LISTED ENTRIES ::
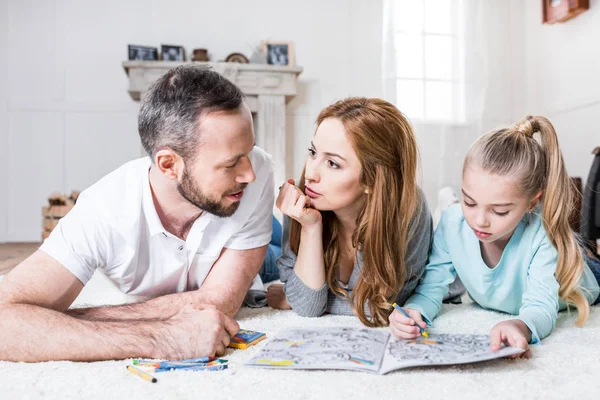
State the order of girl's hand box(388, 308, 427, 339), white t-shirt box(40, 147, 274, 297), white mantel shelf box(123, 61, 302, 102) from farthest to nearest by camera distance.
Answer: white mantel shelf box(123, 61, 302, 102) → white t-shirt box(40, 147, 274, 297) → girl's hand box(388, 308, 427, 339)

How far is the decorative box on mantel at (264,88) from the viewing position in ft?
13.6

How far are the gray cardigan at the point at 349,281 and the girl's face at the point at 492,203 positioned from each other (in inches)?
7.0

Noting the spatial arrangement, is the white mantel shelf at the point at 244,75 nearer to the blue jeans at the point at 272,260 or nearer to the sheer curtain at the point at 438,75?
the sheer curtain at the point at 438,75

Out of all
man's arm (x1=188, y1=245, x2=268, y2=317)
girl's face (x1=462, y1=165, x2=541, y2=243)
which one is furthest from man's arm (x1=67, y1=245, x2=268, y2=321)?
girl's face (x1=462, y1=165, x2=541, y2=243)

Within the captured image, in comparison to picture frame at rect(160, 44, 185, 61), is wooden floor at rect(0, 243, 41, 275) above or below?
below

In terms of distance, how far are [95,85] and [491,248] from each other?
3808 millimetres

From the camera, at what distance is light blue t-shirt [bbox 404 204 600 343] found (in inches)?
53.3

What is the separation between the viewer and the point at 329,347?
1101 millimetres

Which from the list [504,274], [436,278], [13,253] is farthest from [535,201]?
[13,253]

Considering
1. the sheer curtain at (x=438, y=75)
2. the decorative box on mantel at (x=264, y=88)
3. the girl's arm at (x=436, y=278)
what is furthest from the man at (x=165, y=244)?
the sheer curtain at (x=438, y=75)

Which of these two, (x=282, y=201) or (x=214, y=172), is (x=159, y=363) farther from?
(x=282, y=201)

GIVEN PROBLEM :: Copy all of the rows above, changing "gray cardigan" to "gray sweater" and keeping everything else the same. Leave out the pictures.

FULL SOLUTION ::
State the order of girl's hand box(388, 308, 427, 339), white t-shirt box(40, 147, 274, 297), white mantel shelf box(123, 61, 302, 102) from farthest to nearest by camera distance.
Answer: white mantel shelf box(123, 61, 302, 102) → white t-shirt box(40, 147, 274, 297) → girl's hand box(388, 308, 427, 339)

How far is the decorative box on mantel at (264,88) from the viewing position in ft?
13.6

How far are the gray sweater at the point at 349,281 and the girl's face at the point at 492,203 positioned from each other (in inches)?
7.0

Noting the spatial arrangement, is the white mantel shelf at the point at 244,75 nearer to the blue jeans at the point at 272,260 or nearer to the sheer curtain at the point at 438,75?
the sheer curtain at the point at 438,75

Out of all
man's arm (x1=188, y1=245, x2=268, y2=317)
girl's face (x1=462, y1=165, x2=541, y2=243)
which one is furthest from man's arm (x1=67, y1=245, x2=268, y2=321)?
girl's face (x1=462, y1=165, x2=541, y2=243)

Within the captured image, in comparison to picture frame at rect(160, 44, 185, 61), is wooden floor at rect(0, 243, 41, 275) above or below?
below

In terms of distance, how far are [95,85] and [491,248] from each other?
3808 millimetres

From the camera, at what distance is light blue t-shirt [bbox 404 204 600 343] found (in inches)?
53.3

What is the separation between the viewer and the point at 329,347?
1101 millimetres

Which from the list [504,274], [436,278], [13,253] is farthest from [535,201]?
[13,253]

Considering
1. the sheer curtain at (x=438, y=75)
2. the decorative box on mantel at (x=264, y=88)
3. the girl's arm at (x=436, y=278)
what is furthest from the man at (x=165, y=244)?
the sheer curtain at (x=438, y=75)

Which of these two, (x=282, y=201) or (x=214, y=172), is (x=159, y=363) farther from?
(x=282, y=201)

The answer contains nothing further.